In the interest of dispelling this misconception, here, off the top of my head, are 15 major problems in the Middle East that would not be solved by solving the Israeli-Palestinian dispute:
- The Iranian nuclear program
- The regional arms race that may be triggered by the advancement of the Iranian nuclear program
- The Saudi succession problem
- The problems associated with getting Shias, Sunnis and Kurds to get along in Iraq
- The problems associated with possible Kurdish succession from Iraq and Turkey
- The Egyptian succession problem
- The battle between moderates and hard-liners in Iran
- Our dependency on Middle Eastern oil and its economic, political and environmental consequences
- The efforts of Taliban, al Qaeda and other extremists to assert their influence in Afghanistan
- The efforts of Taliban, al Qaeda and other extremists to assert their influence in Pakistan
- Anti-U.S. and anti-Western terrorism not associated with Israel but with the promotion and expansion of Western cultural values and perceived global inequalities
- The ability of the Palestinians to form a stable, working state with functioning political processes
- The historic competition for resources in the region including, increasingly, water
- The conflict between Hezbollah and pro-Western political groups to gain a foothold in Lebanon
- Israel’s historical tensions with Syria, Iran, and virtually every other major Arab state
This doesn’t include related issues like the tensions between extremist or tribal Islamic groups with roots in the region and Russia, China, and other bordering countries. Perhaps you have others, feel free to add. (Just try to restrain yourself if you feel the impulse to make a comment that uses as its primary source The Protocols of the Elders of Zion.)
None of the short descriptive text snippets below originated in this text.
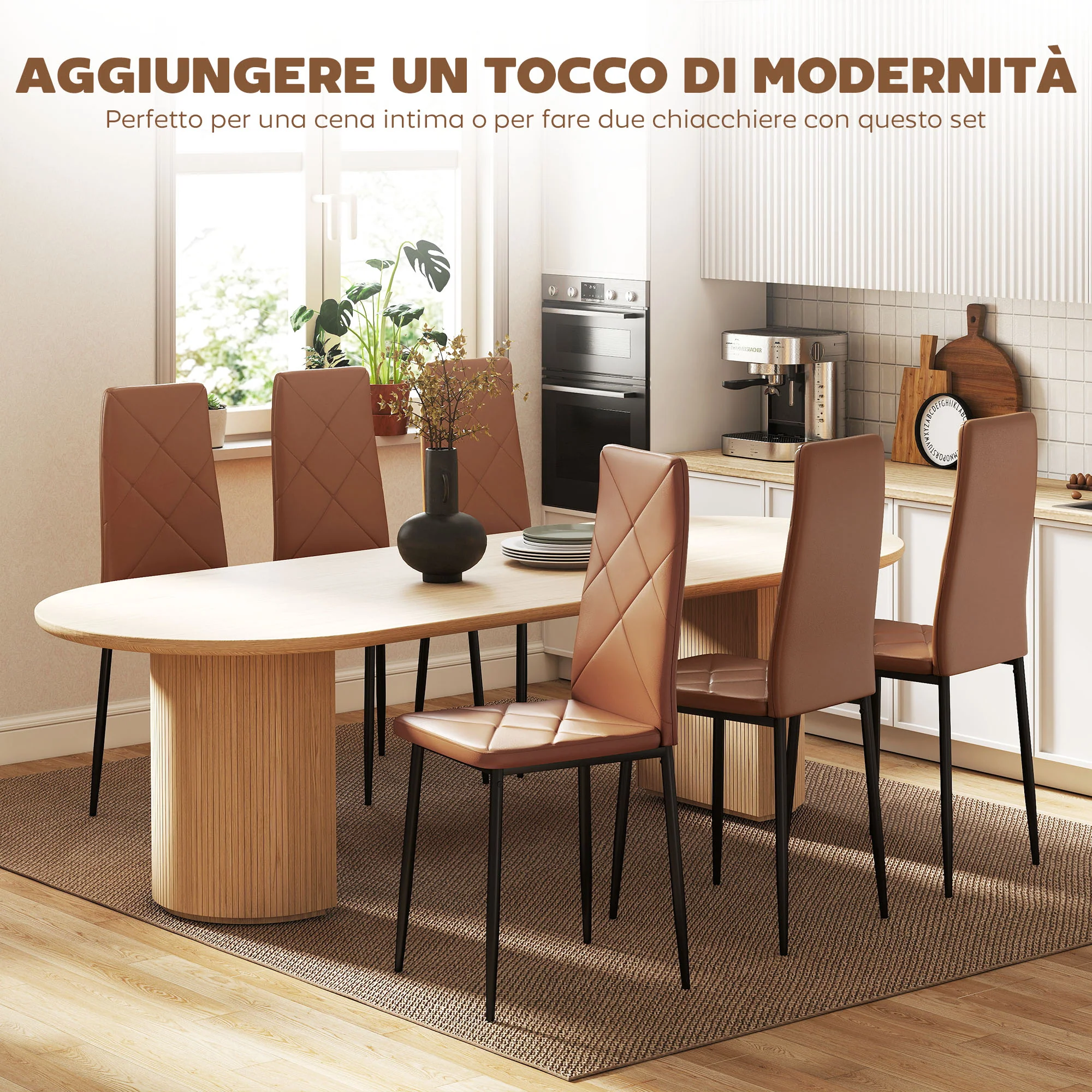 Immagine prodotto 4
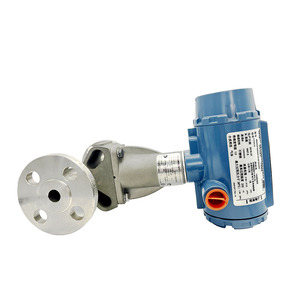 High Quality Emerson Flowmeter 8800d Series Rosemounte Vortex <b>Flow</b> <b>Meter</b> Rosemounte 8800 Series - Product Image 6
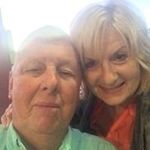 Sharron Powell - @sharron2408 - Instagram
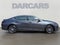 2025 Lexus ES 350 350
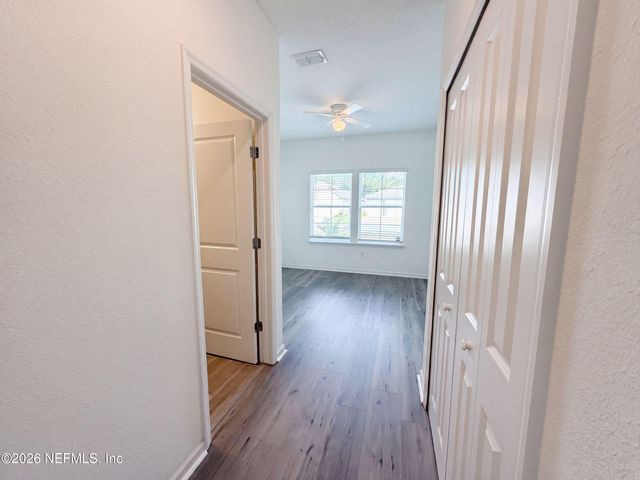 7233 CALAMINT Avenue, Jacksonville, FL 32219
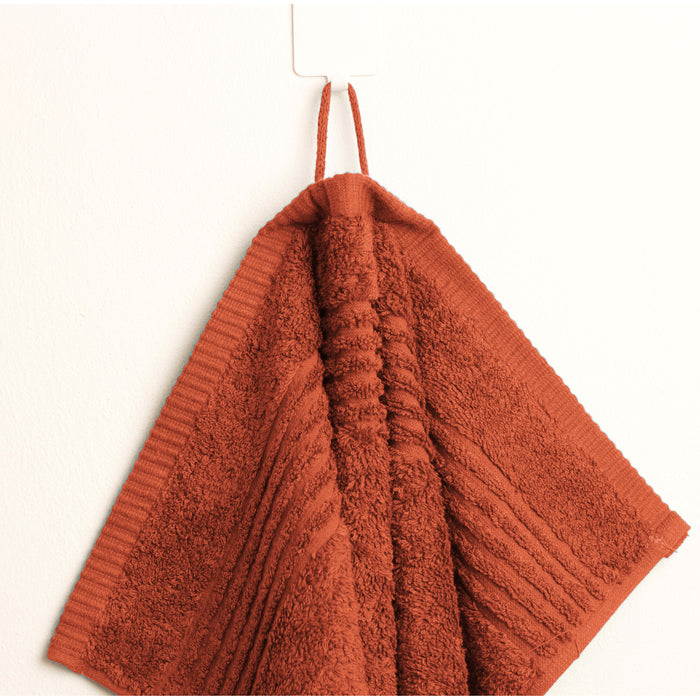 b501e199-e088-480f-851a-9e848e3cea00-afbeelding4.jpg (4680510)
Dismantle the settlements. Create two states. Create an internationally monitored buffer between those states. Let billions in aid flow in to help relieve the plight of the Palestinians. Please, do all these things. They are all long overdue. But know this: They may remove an irritant, they may remove an argument from extremists, they may put U.S. relations on a more even footing with other countries in the region. But they won’t make the Middle East appreciably less dangerous or difficult and I guarantee you, they won’t stop efforts by the countries of the region to continue to scapegoat, confront and battle Israel on countless other pretexts.